List each line of the entries below that contains the word "boulder".

Data in this exercise
***
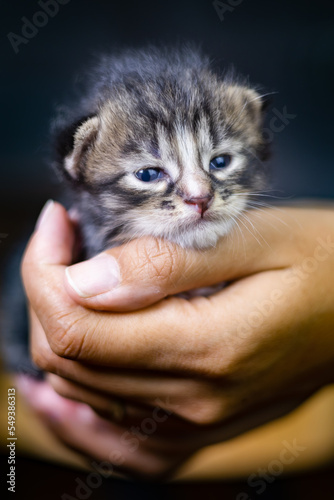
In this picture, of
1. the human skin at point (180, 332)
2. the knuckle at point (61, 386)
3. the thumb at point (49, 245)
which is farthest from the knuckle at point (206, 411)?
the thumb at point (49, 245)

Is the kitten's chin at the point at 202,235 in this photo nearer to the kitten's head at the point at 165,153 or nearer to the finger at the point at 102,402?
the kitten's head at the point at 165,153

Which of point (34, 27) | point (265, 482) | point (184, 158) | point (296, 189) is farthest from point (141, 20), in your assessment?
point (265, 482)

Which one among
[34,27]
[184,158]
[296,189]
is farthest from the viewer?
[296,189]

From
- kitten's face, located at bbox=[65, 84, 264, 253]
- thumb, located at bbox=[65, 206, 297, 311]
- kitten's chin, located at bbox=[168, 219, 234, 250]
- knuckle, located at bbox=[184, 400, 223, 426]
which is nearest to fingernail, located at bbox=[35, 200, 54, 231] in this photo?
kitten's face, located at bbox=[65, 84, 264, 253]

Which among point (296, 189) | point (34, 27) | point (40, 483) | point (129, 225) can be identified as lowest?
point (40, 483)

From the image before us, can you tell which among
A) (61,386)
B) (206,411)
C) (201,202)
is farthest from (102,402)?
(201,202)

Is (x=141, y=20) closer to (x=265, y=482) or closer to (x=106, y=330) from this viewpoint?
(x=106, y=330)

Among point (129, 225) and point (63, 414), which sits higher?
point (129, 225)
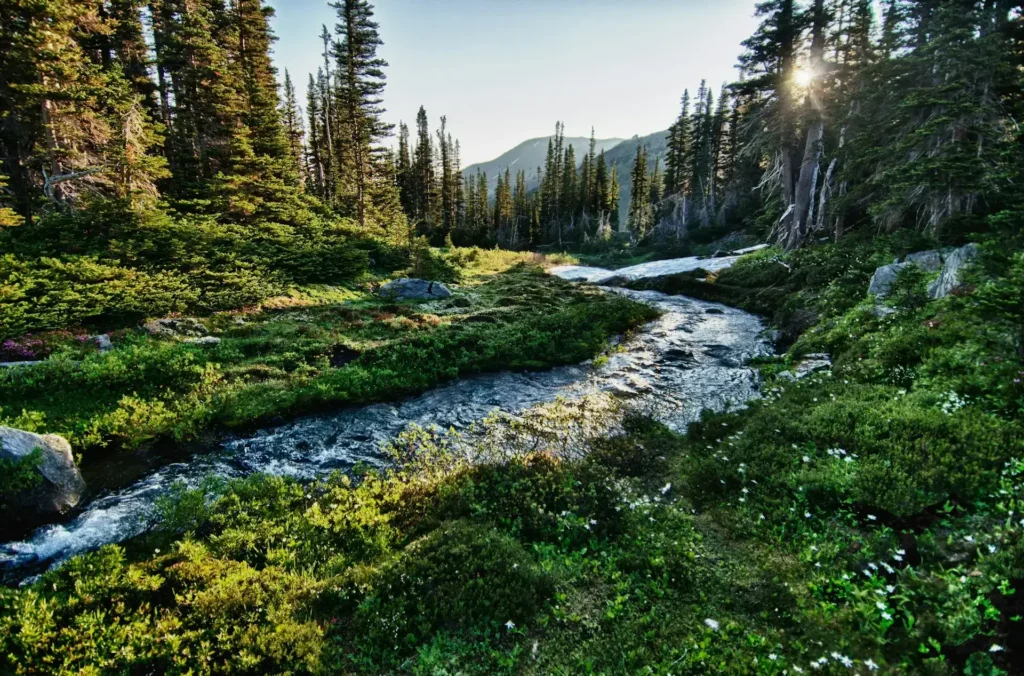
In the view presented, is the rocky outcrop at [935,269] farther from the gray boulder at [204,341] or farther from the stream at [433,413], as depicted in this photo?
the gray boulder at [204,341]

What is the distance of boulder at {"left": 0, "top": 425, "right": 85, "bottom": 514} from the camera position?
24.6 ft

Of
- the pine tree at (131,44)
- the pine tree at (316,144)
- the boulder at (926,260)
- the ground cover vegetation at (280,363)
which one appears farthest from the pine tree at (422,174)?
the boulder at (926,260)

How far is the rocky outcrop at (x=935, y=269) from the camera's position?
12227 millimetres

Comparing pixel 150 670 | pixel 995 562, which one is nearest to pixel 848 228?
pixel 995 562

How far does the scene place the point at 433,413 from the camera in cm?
***
Output of the exercise
In the view presented, is the rocky outcrop at [935,269] farther from the gray boulder at [204,341] or farther from the stream at [433,413], as depicted in this photo?
the gray boulder at [204,341]
What is the distance of boulder at {"left": 0, "top": 425, "right": 85, "bottom": 514} from the camera position?
- the boulder at (926,260)
the boulder at (926,260)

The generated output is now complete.